Duckweed is an important source of food for fish and waterfowl in the wild. Duckweed serves as a home for a variety of frogs and fish. It also helps to preserve the habitat by providing enough shade to prevent the growth of oxygen-robbing algae. According to a Rutgers-led study, a tiny freshwater floating plant is an excellent laboratory model for scientists to discover new strategies for growing hardier and more sustainable crops in an age of climate change and a global population boom.
“There is a need for new models to address complex molecular and ecological processes in plant biology using multidisciplinary approaches,” said senior author Eric Lam, Distinguished Professor in the Department of Plant Biology at Rutgers University-New Brunswick. “Duckweeds are perfectly suited to play a significant role in these endeavors.” The findings were published in the journal The Plant Cell.
Duckweed (family Lemnaceae), the world’s smallest flowering and fastest-growing plant, provides wildlife habitat as well as a sustainable source of food, livestock feed, and biofuel. However, if not managed properly, it can spread quickly and deprive ponds of oxygen, killing fish and beneficial algae.
Duckweed, a tiny freshwater floating plant, is an excellent laboratory model for scientists to discover new strategies for growing hardier and more sustainable crops in an age of climate change and the global population boom.
Duckweed, so named because of its global distribution (like ducks) and rapid growth (like weeds), was widely used in lab research from 1950 to 1990 before being largely replaced in the genomics era by thale cress (Arabidopsis thaliana), a model plant in the mustard family with simple genetics and a small genome.
However, advances in genomic technologies over the last decade, as well as the growing need to find alternative and more sustainable crops, have rekindled interest in duckweed as a model for enabling discoveries in fields ranging from plant biology and ecology to chronobiology.
Researchers from Rutgers, the Salk Institute, and an international team of specialists examined the anatomy, growth, physiology, and molecular characteristics of duckweed, which has characteristics that distinguish it from other model plants and make it an excellent candidate for use as a model plant to address complex biological questions. For example, genome sequences from multiple species of duckweed revealed that these aquatic plants have fewer genes than other model plant species, making duckweed a simpler plant model to characterize each gene’s function.
Furthermore, recent research from Rutgers and the Salk Institute revealed that the smallest member of the duckweed family, Wolffia, may save energy for growth by reducing the level of gene control over the daily day-night cycle.

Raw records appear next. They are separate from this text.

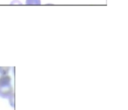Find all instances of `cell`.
<instances>
[{
    "label": "cell",
    "mask_w": 128,
    "mask_h": 110,
    "mask_svg": "<svg viewBox=\"0 0 128 110\" xmlns=\"http://www.w3.org/2000/svg\"><path fill=\"white\" fill-rule=\"evenodd\" d=\"M10 71V68H4V67H0V74L1 75H7Z\"/></svg>",
    "instance_id": "cell-3"
},
{
    "label": "cell",
    "mask_w": 128,
    "mask_h": 110,
    "mask_svg": "<svg viewBox=\"0 0 128 110\" xmlns=\"http://www.w3.org/2000/svg\"><path fill=\"white\" fill-rule=\"evenodd\" d=\"M11 4H12V5H14V4H19V5H20L21 3H20V1H18V0H14Z\"/></svg>",
    "instance_id": "cell-4"
},
{
    "label": "cell",
    "mask_w": 128,
    "mask_h": 110,
    "mask_svg": "<svg viewBox=\"0 0 128 110\" xmlns=\"http://www.w3.org/2000/svg\"><path fill=\"white\" fill-rule=\"evenodd\" d=\"M27 5H40L41 0H26Z\"/></svg>",
    "instance_id": "cell-2"
},
{
    "label": "cell",
    "mask_w": 128,
    "mask_h": 110,
    "mask_svg": "<svg viewBox=\"0 0 128 110\" xmlns=\"http://www.w3.org/2000/svg\"><path fill=\"white\" fill-rule=\"evenodd\" d=\"M14 95V87L12 85V78L9 74L0 76V97L3 99H10Z\"/></svg>",
    "instance_id": "cell-1"
}]
</instances>
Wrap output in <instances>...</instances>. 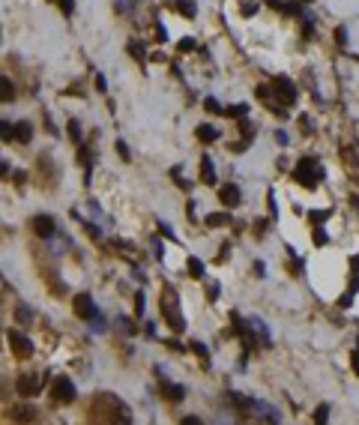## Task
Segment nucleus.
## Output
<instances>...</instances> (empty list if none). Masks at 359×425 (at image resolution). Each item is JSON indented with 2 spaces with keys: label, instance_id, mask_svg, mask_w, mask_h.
Returning a JSON list of instances; mask_svg holds the SVG:
<instances>
[{
  "label": "nucleus",
  "instance_id": "f257e3e1",
  "mask_svg": "<svg viewBox=\"0 0 359 425\" xmlns=\"http://www.w3.org/2000/svg\"><path fill=\"white\" fill-rule=\"evenodd\" d=\"M294 177L303 183V186H309V189H315L318 183H321V177H324V168L315 162V159H303L300 165H297V171H294Z\"/></svg>",
  "mask_w": 359,
  "mask_h": 425
},
{
  "label": "nucleus",
  "instance_id": "f03ea898",
  "mask_svg": "<svg viewBox=\"0 0 359 425\" xmlns=\"http://www.w3.org/2000/svg\"><path fill=\"white\" fill-rule=\"evenodd\" d=\"M75 396H78V393H75V387H72L69 378H57V381H54V399H57L60 405H72Z\"/></svg>",
  "mask_w": 359,
  "mask_h": 425
},
{
  "label": "nucleus",
  "instance_id": "7ed1b4c3",
  "mask_svg": "<svg viewBox=\"0 0 359 425\" xmlns=\"http://www.w3.org/2000/svg\"><path fill=\"white\" fill-rule=\"evenodd\" d=\"M72 306H75V315L78 318H84V321H93L96 318V306H93V297L90 294H78Z\"/></svg>",
  "mask_w": 359,
  "mask_h": 425
},
{
  "label": "nucleus",
  "instance_id": "20e7f679",
  "mask_svg": "<svg viewBox=\"0 0 359 425\" xmlns=\"http://www.w3.org/2000/svg\"><path fill=\"white\" fill-rule=\"evenodd\" d=\"M6 339H9V348H12L18 357H30V354H33V342H30V339H24L21 333L9 330V333H6Z\"/></svg>",
  "mask_w": 359,
  "mask_h": 425
},
{
  "label": "nucleus",
  "instance_id": "39448f33",
  "mask_svg": "<svg viewBox=\"0 0 359 425\" xmlns=\"http://www.w3.org/2000/svg\"><path fill=\"white\" fill-rule=\"evenodd\" d=\"M33 231H36V237L51 240V237H54V219H51V216H36V219H33Z\"/></svg>",
  "mask_w": 359,
  "mask_h": 425
},
{
  "label": "nucleus",
  "instance_id": "423d86ee",
  "mask_svg": "<svg viewBox=\"0 0 359 425\" xmlns=\"http://www.w3.org/2000/svg\"><path fill=\"white\" fill-rule=\"evenodd\" d=\"M39 378L36 375H24V378H18V384H15V390L21 393V396H36L39 393Z\"/></svg>",
  "mask_w": 359,
  "mask_h": 425
},
{
  "label": "nucleus",
  "instance_id": "0eeeda50",
  "mask_svg": "<svg viewBox=\"0 0 359 425\" xmlns=\"http://www.w3.org/2000/svg\"><path fill=\"white\" fill-rule=\"evenodd\" d=\"M219 198H222V204H228V207H237V204L243 201V195H240V189H237L234 183H228L225 189H219Z\"/></svg>",
  "mask_w": 359,
  "mask_h": 425
},
{
  "label": "nucleus",
  "instance_id": "6e6552de",
  "mask_svg": "<svg viewBox=\"0 0 359 425\" xmlns=\"http://www.w3.org/2000/svg\"><path fill=\"white\" fill-rule=\"evenodd\" d=\"M276 90H279V96L291 105L294 99H297V90H294V84L288 81V78H276Z\"/></svg>",
  "mask_w": 359,
  "mask_h": 425
},
{
  "label": "nucleus",
  "instance_id": "1a4fd4ad",
  "mask_svg": "<svg viewBox=\"0 0 359 425\" xmlns=\"http://www.w3.org/2000/svg\"><path fill=\"white\" fill-rule=\"evenodd\" d=\"M162 396H165V399H171V402H180V399L186 396V390H183V387H177V384L162 381Z\"/></svg>",
  "mask_w": 359,
  "mask_h": 425
},
{
  "label": "nucleus",
  "instance_id": "9d476101",
  "mask_svg": "<svg viewBox=\"0 0 359 425\" xmlns=\"http://www.w3.org/2000/svg\"><path fill=\"white\" fill-rule=\"evenodd\" d=\"M30 135H33L30 123H18V126H15V132H12V138H15V141H21V144H27V141H30Z\"/></svg>",
  "mask_w": 359,
  "mask_h": 425
},
{
  "label": "nucleus",
  "instance_id": "9b49d317",
  "mask_svg": "<svg viewBox=\"0 0 359 425\" xmlns=\"http://www.w3.org/2000/svg\"><path fill=\"white\" fill-rule=\"evenodd\" d=\"M198 138H201V141H216V138H219V129H216V126L201 123V126H198Z\"/></svg>",
  "mask_w": 359,
  "mask_h": 425
},
{
  "label": "nucleus",
  "instance_id": "f8f14e48",
  "mask_svg": "<svg viewBox=\"0 0 359 425\" xmlns=\"http://www.w3.org/2000/svg\"><path fill=\"white\" fill-rule=\"evenodd\" d=\"M33 417H36V414H33V408H24V405L12 411V420H15V423H30Z\"/></svg>",
  "mask_w": 359,
  "mask_h": 425
},
{
  "label": "nucleus",
  "instance_id": "ddd939ff",
  "mask_svg": "<svg viewBox=\"0 0 359 425\" xmlns=\"http://www.w3.org/2000/svg\"><path fill=\"white\" fill-rule=\"evenodd\" d=\"M12 96H15L12 81H9V78H0V99H3V102H12Z\"/></svg>",
  "mask_w": 359,
  "mask_h": 425
},
{
  "label": "nucleus",
  "instance_id": "4468645a",
  "mask_svg": "<svg viewBox=\"0 0 359 425\" xmlns=\"http://www.w3.org/2000/svg\"><path fill=\"white\" fill-rule=\"evenodd\" d=\"M201 177H204L207 183H216V171H213V162H210L207 156L201 159Z\"/></svg>",
  "mask_w": 359,
  "mask_h": 425
},
{
  "label": "nucleus",
  "instance_id": "2eb2a0df",
  "mask_svg": "<svg viewBox=\"0 0 359 425\" xmlns=\"http://www.w3.org/2000/svg\"><path fill=\"white\" fill-rule=\"evenodd\" d=\"M189 276L192 279H204V261L201 258H189Z\"/></svg>",
  "mask_w": 359,
  "mask_h": 425
},
{
  "label": "nucleus",
  "instance_id": "dca6fc26",
  "mask_svg": "<svg viewBox=\"0 0 359 425\" xmlns=\"http://www.w3.org/2000/svg\"><path fill=\"white\" fill-rule=\"evenodd\" d=\"M192 351L201 357V363L204 366H210V351H207V345H201V342H192Z\"/></svg>",
  "mask_w": 359,
  "mask_h": 425
},
{
  "label": "nucleus",
  "instance_id": "f3484780",
  "mask_svg": "<svg viewBox=\"0 0 359 425\" xmlns=\"http://www.w3.org/2000/svg\"><path fill=\"white\" fill-rule=\"evenodd\" d=\"M228 222V213H213V216H207V225L210 228H219V225H225Z\"/></svg>",
  "mask_w": 359,
  "mask_h": 425
},
{
  "label": "nucleus",
  "instance_id": "a211bd4d",
  "mask_svg": "<svg viewBox=\"0 0 359 425\" xmlns=\"http://www.w3.org/2000/svg\"><path fill=\"white\" fill-rule=\"evenodd\" d=\"M327 420H330V408H327V405H321V408L315 411V423H318V425H324Z\"/></svg>",
  "mask_w": 359,
  "mask_h": 425
},
{
  "label": "nucleus",
  "instance_id": "6ab92c4d",
  "mask_svg": "<svg viewBox=\"0 0 359 425\" xmlns=\"http://www.w3.org/2000/svg\"><path fill=\"white\" fill-rule=\"evenodd\" d=\"M129 54H135L138 60H144V48H141V42H129Z\"/></svg>",
  "mask_w": 359,
  "mask_h": 425
},
{
  "label": "nucleus",
  "instance_id": "aec40b11",
  "mask_svg": "<svg viewBox=\"0 0 359 425\" xmlns=\"http://www.w3.org/2000/svg\"><path fill=\"white\" fill-rule=\"evenodd\" d=\"M69 135H72V141H78V138H81V126H78V120H69Z\"/></svg>",
  "mask_w": 359,
  "mask_h": 425
},
{
  "label": "nucleus",
  "instance_id": "412c9836",
  "mask_svg": "<svg viewBox=\"0 0 359 425\" xmlns=\"http://www.w3.org/2000/svg\"><path fill=\"white\" fill-rule=\"evenodd\" d=\"M327 231H321V228H315V246H327Z\"/></svg>",
  "mask_w": 359,
  "mask_h": 425
},
{
  "label": "nucleus",
  "instance_id": "4be33fe9",
  "mask_svg": "<svg viewBox=\"0 0 359 425\" xmlns=\"http://www.w3.org/2000/svg\"><path fill=\"white\" fill-rule=\"evenodd\" d=\"M144 306H147L144 294H135V315H144Z\"/></svg>",
  "mask_w": 359,
  "mask_h": 425
},
{
  "label": "nucleus",
  "instance_id": "5701e85b",
  "mask_svg": "<svg viewBox=\"0 0 359 425\" xmlns=\"http://www.w3.org/2000/svg\"><path fill=\"white\" fill-rule=\"evenodd\" d=\"M327 216H330L327 210H312V219H315L318 225H321V222H327Z\"/></svg>",
  "mask_w": 359,
  "mask_h": 425
},
{
  "label": "nucleus",
  "instance_id": "b1692460",
  "mask_svg": "<svg viewBox=\"0 0 359 425\" xmlns=\"http://www.w3.org/2000/svg\"><path fill=\"white\" fill-rule=\"evenodd\" d=\"M117 153H120V159H129V147L123 141H117Z\"/></svg>",
  "mask_w": 359,
  "mask_h": 425
},
{
  "label": "nucleus",
  "instance_id": "393cba45",
  "mask_svg": "<svg viewBox=\"0 0 359 425\" xmlns=\"http://www.w3.org/2000/svg\"><path fill=\"white\" fill-rule=\"evenodd\" d=\"M180 425H204V423H201L198 417H183V420H180Z\"/></svg>",
  "mask_w": 359,
  "mask_h": 425
},
{
  "label": "nucleus",
  "instance_id": "a878e982",
  "mask_svg": "<svg viewBox=\"0 0 359 425\" xmlns=\"http://www.w3.org/2000/svg\"><path fill=\"white\" fill-rule=\"evenodd\" d=\"M177 9H183L186 15H192V12H195V6H192V3H177Z\"/></svg>",
  "mask_w": 359,
  "mask_h": 425
},
{
  "label": "nucleus",
  "instance_id": "bb28decb",
  "mask_svg": "<svg viewBox=\"0 0 359 425\" xmlns=\"http://www.w3.org/2000/svg\"><path fill=\"white\" fill-rule=\"evenodd\" d=\"M180 48H183V51H192V48H195V42H192V39H180Z\"/></svg>",
  "mask_w": 359,
  "mask_h": 425
},
{
  "label": "nucleus",
  "instance_id": "cd10ccee",
  "mask_svg": "<svg viewBox=\"0 0 359 425\" xmlns=\"http://www.w3.org/2000/svg\"><path fill=\"white\" fill-rule=\"evenodd\" d=\"M219 297V282H210V300H216Z\"/></svg>",
  "mask_w": 359,
  "mask_h": 425
},
{
  "label": "nucleus",
  "instance_id": "c85d7f7f",
  "mask_svg": "<svg viewBox=\"0 0 359 425\" xmlns=\"http://www.w3.org/2000/svg\"><path fill=\"white\" fill-rule=\"evenodd\" d=\"M345 36H348V33H345V27H339V30H336V39H339V45H345Z\"/></svg>",
  "mask_w": 359,
  "mask_h": 425
},
{
  "label": "nucleus",
  "instance_id": "c756f323",
  "mask_svg": "<svg viewBox=\"0 0 359 425\" xmlns=\"http://www.w3.org/2000/svg\"><path fill=\"white\" fill-rule=\"evenodd\" d=\"M354 369H357V375H359V351L354 354Z\"/></svg>",
  "mask_w": 359,
  "mask_h": 425
},
{
  "label": "nucleus",
  "instance_id": "7c9ffc66",
  "mask_svg": "<svg viewBox=\"0 0 359 425\" xmlns=\"http://www.w3.org/2000/svg\"><path fill=\"white\" fill-rule=\"evenodd\" d=\"M351 261H354V270H359V255H354Z\"/></svg>",
  "mask_w": 359,
  "mask_h": 425
}]
</instances>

“As a result, we believe that the duckweed plant family is an excellent platform for discovering novel strategies for improved plant growth as well as environmental responses to optimize plant resilience and productivity,” Lam said. Although duckweed has adapted to an aquatic environment, it contains all of the same genes and pathways as well-studied crop plants.
“As a result, the novel strategies learned from studying these small plants could potentially be used to re-engineer traditional crop plants to endow them with new traits,” Lam said. “Furthermore, as the commercialization of duckweed-based bioproducts gains traction, we and our co-authors are hopeful that the basic research we are conducting in the laboratory will help translate duckweed’s prodigious productivity into new sustainable crops that can supplement traditional agricultural products.”
Duckweed grows quickly. It is possible that it will spread from pond to pond on the feathers of waterfowl. When duckweed completely covers a pond, it prevents light from reaching other plants that live within the pond, which can lead to fish kills in some cases. It could be a sign of other pond issues, such as high nutrient levels. Duckweed thrives in nitrogen-rich soils.
Duckweeds grow quickly and produce a lot of new offshoots. Dense populations are an important source of food for aquatic waterfowl and fish, but they can be a nuisance to humans. Scientists have recently come to appreciate duckweeds’ rapid growth rate, and the plants are now being used for bioremediation of waterways with high levels of phosphorus and nitrogen from agricultural runoff. Duckweed harvesting as a crop can remove these pollutants while also providing valuable livestock feed or fertilizer. Researchers are also working on methods to synthesize insulin and other commercially valuable proteins using genetically modified duckweeds.